Samaritas provides both practical and financial assistance to refugees for 180 days, after which they are expected to have learned to support themselves. Eighty-eight percent of the refugees who get settled in Michigan by Samaritas, Thompson-Sandy said, succeed in doing so within that time.
“The goal is really to help them integrate into communities,” said Thompson-Sandy. “Our job is to get them gainfully employed and self-sufficient.”
The Yacoubs received a one-time, federally funded grant of $925 per family member to tide them over and were assigned a caseworker to help them navigate the labyrinth of assistance options. She got them Social Security cards, signed them up for Medicaid, rented them a house, enrolled them in the food stamp program, found them a nearby mosque to attend, and made calls to local schools to see about enrolling the children at some point. The family had no idea how to do any of this.
“The problem is they don’t have any English language skills, and even their Arabic language is so hard to understand sometimes,” said Arjwan Khudhur, the Arabic-speaking caseworker assigned to them.
“I taught them how to go to the supermarket, how to buy food, how to use the food stamps. I assisted the mother to open a bank account, how to use her debit card, a lot of things I did for them. But step by step they’re going to learn more and more.”
The most important task was applying for Social Security Disability Insurance for Mariam. She clearly can’t work. She walks haltingly and hunched with a cane, lurching forward one contorted step at a time. Khudhur filled out the application for Mariam’s assistance, and waited.

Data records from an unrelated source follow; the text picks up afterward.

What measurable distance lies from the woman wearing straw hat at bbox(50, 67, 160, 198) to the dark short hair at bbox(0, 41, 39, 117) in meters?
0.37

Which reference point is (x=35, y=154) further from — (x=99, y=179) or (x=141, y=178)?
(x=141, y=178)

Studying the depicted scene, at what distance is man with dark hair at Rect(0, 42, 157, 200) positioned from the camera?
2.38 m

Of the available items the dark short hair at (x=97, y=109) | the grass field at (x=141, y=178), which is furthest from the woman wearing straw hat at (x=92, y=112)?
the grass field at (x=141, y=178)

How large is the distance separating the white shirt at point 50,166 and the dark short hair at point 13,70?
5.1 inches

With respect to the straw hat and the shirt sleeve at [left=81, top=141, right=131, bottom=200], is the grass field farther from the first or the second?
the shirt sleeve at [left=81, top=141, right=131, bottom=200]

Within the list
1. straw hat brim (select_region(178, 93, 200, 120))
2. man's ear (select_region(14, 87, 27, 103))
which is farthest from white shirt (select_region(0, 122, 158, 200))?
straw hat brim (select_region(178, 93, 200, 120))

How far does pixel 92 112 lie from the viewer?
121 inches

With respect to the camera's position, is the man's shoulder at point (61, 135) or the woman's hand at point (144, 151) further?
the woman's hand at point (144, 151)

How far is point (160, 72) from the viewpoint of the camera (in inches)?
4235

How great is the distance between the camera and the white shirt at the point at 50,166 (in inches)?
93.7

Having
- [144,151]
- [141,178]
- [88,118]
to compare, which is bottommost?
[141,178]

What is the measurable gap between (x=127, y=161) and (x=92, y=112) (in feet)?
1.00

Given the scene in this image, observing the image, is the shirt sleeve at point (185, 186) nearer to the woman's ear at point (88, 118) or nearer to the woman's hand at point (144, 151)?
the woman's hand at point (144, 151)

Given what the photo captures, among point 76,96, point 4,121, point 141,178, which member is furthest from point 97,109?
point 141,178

In exchange, Mariam was required to take English classes and enter a 21-day, state-sponsored, work-participation program to assess how far she is from being employable.
Khudhur has spent a decade with Samaritas helping refugees and has a dozen or so families rotating through her caseload at a given time. Among them was a recently arrived Iraqi man who’s both deaf and mute and tries to understand her by reading her lips.
The Yacoub family is even harder to help, she said.
The agency included a short description of the family in an e-mail call for volunteers, because one caseworker couldn’t possibly handle all of their challenges alone.
“It’s a single mom — a disabled woman, a pregnant daughter," Khudhur said, adding that Mariam's other daughter had already been to the emergency room twice. “They don’t have transportation, they don’t have a sponsor. I have to be with them in every single step, or it’s not going to work.”
A lot of people will question why the country is accepting refugees who arrive with no way to contribute. Thompson-Sandy knows this. But she’s convinced the Yacoubs will eventually become productive citizens, and that taking them in is the right thing to do.
“This country was built by people seeking new opportunities and freedom and refuge from danger and persecution,” she said. “We have a long history of welcoming refugees. Even if they don’t know how to use the washing machine at first and aren’t fluent in English, they take jobs that others won’t. It makes sense for our country to accept refugees. It’s good for our marketplace. They add value.”
No, they don't add value.
Neither did the black people who migrated to Detroit during the 1920s/1930s and helped turn The Arsenal of Democracy into the prime example of Africa in America.
Say it with me, folks: America is irredeemable.
America is not a marketplace; it is a nation.
Well, it was a nation.
Donald J. Trump wants to Make America Great Again, because presently we import people to our nation as refugees who recently lived in a mud-hut.